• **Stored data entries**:
########
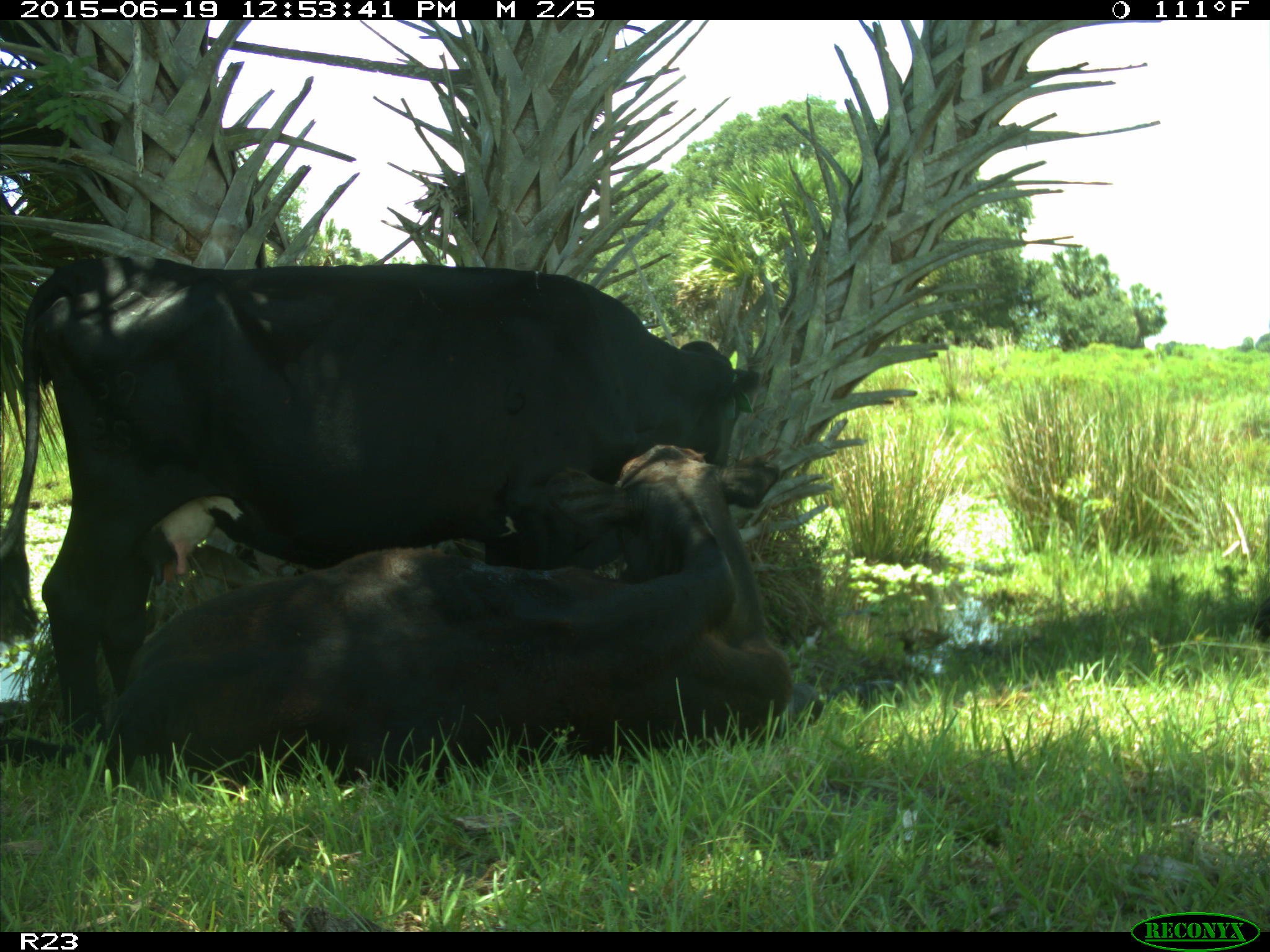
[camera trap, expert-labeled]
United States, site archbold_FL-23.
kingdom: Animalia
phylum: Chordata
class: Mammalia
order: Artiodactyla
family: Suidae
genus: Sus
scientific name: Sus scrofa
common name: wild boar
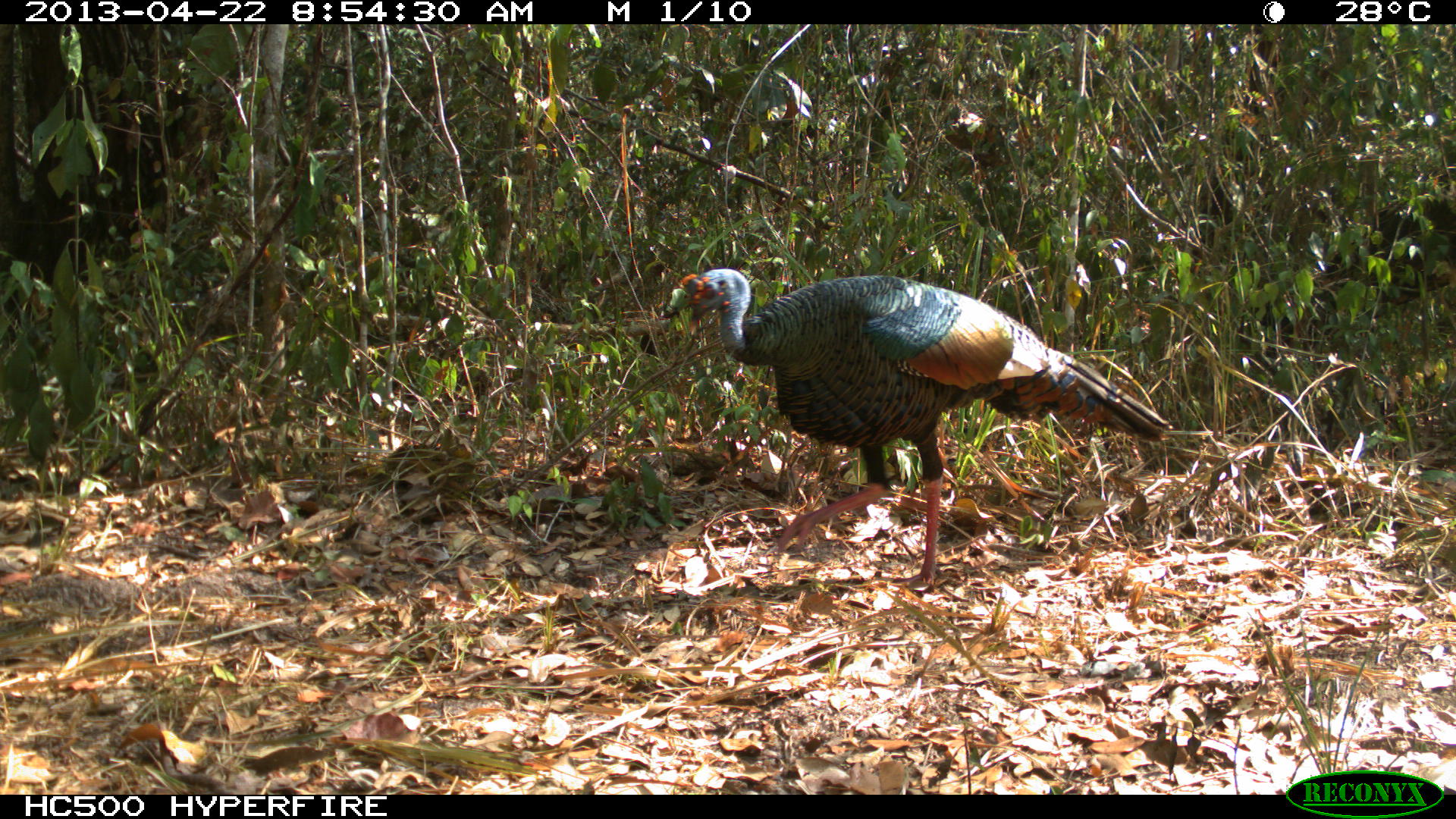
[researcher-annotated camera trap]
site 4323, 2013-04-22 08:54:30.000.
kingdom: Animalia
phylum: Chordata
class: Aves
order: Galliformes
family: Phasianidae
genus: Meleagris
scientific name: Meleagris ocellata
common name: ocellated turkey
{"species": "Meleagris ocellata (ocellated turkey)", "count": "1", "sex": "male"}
########
• **What you should do**: Your copy should be the entries retyped exactly, with no images in it.

• **Response to this task**:
[camera trap, expert-labeled]
United States, site archbold_FL-23.
kingdom: Animalia
phylum: Chordata
class: Mammalia
order: Artiodactyla
family: Suidae
genus: Sus
scientific name: Sus scrofa
common name: wild boar
[researcher-annotated camera trap]
site 4323, 2013-04-22 08:54:30.000.
kingdom: Animalia
phylum: Chordata
class: Aves
order: Galliformes
family: Phasianidae
genus: Meleagris
scientific name: Meleagris ocellata
common name: ocellated turkey
{"species": "Meleagris ocellata (ocellated turkey)", "count": "1", "sex": "male"}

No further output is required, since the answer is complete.